Gather each line below that contains the string "furthest" and copy those lines out in full. Letter case matters.

Extracted records =

%%

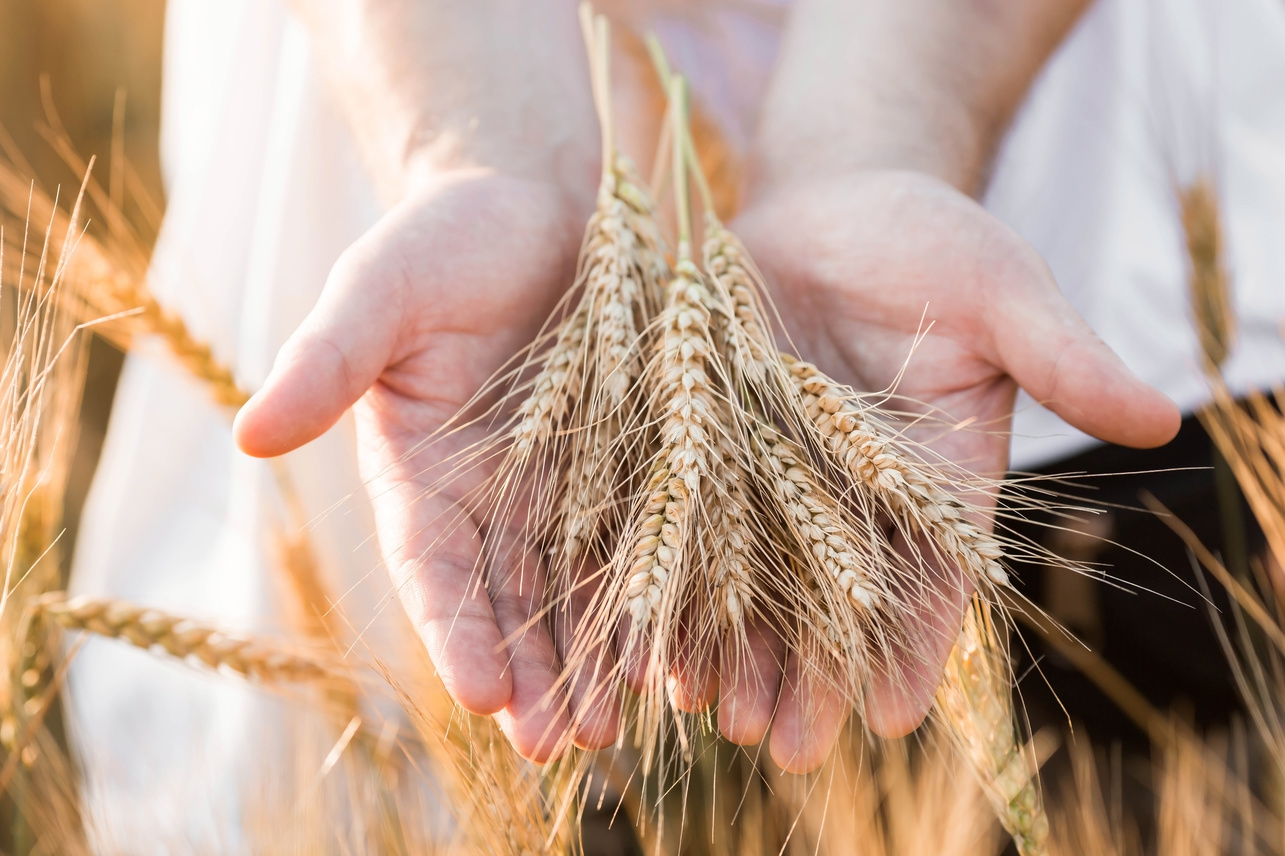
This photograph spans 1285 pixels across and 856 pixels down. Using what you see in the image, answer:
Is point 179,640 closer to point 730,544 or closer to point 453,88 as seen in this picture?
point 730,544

%%
%%

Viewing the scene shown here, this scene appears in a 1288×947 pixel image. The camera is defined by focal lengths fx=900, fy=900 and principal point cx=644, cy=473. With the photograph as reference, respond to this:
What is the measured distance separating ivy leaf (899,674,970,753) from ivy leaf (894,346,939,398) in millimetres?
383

%%
%%

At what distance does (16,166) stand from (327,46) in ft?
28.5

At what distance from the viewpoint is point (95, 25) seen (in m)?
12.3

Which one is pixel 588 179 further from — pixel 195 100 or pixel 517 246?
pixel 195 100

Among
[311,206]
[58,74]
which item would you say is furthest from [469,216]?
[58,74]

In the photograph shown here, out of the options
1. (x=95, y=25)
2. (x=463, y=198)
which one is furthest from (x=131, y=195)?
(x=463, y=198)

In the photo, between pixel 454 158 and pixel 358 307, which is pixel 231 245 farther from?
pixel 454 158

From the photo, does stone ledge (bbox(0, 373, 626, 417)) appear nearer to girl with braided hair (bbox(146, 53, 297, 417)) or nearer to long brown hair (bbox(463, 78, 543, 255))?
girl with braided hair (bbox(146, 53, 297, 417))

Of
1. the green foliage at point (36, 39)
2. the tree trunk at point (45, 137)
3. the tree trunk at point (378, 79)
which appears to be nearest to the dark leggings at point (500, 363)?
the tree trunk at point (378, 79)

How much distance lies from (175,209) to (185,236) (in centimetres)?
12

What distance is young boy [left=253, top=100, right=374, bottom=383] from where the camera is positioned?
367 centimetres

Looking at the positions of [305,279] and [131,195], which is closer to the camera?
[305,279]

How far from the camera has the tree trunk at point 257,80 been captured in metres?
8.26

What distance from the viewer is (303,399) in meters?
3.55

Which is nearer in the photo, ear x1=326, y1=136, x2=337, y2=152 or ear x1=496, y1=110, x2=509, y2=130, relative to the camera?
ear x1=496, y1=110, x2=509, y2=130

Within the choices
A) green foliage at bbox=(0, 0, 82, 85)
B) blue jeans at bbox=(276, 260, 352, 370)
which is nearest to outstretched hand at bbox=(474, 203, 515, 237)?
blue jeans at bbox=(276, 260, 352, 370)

%%

Reply to the task =
which item would you say is furthest from [469,216]?
which one is furthest from (x=131, y=195)?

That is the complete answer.